■ WHAT THE TASK REQUIRES ■
Only a slice of the listing below is wanted. Retype the lines from the one containing "Inmates take a" through the one containing "Volunteers from the", exactly, both ends included.

■ RECORDS SUPPLIED ■

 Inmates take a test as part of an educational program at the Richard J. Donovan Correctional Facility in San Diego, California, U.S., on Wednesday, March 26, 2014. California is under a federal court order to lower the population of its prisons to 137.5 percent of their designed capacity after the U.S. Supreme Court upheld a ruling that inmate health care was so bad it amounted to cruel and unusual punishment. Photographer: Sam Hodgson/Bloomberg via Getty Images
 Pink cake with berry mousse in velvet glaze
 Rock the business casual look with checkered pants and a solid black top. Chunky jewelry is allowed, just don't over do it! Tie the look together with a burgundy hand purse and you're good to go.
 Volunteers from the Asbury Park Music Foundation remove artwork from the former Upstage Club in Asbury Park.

--

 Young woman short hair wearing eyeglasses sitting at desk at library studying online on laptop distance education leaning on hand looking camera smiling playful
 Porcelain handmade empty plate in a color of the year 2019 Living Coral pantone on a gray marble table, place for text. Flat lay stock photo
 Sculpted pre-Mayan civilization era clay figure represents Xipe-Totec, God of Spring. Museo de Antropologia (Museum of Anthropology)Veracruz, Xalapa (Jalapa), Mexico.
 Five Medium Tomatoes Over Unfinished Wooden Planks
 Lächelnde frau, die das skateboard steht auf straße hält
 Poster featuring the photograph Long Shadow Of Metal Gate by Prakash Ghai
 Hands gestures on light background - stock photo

■ ANSWER SPACE ■
 Inmates take a test as part of an educational program at the Richard J. Donovan Correctional Facility in San Diego, California, U.S., on Wednesday, March 26, 2014. California is under a federal court order to lower the population of its prisons to 137.5 percent of their designed capacity after the U.S. Supreme Court upheld a ruling that inmate health care was so bad it amounted to cruel and unusual punishment. Photographer: Sam Hodgson/Bloomberg via Getty Images
 Pink cake with berry mousse in velvet glaze
 Rock the business casual look with checkered pants and a solid black top. Chunky jewelry is allowed, just don't over do it! Tie the look together with a burgundy hand purse and you're good to go.
 Volunteers from the Asbury Park Music Foundation remove artwork from the former Upstage Club in Asbury Park.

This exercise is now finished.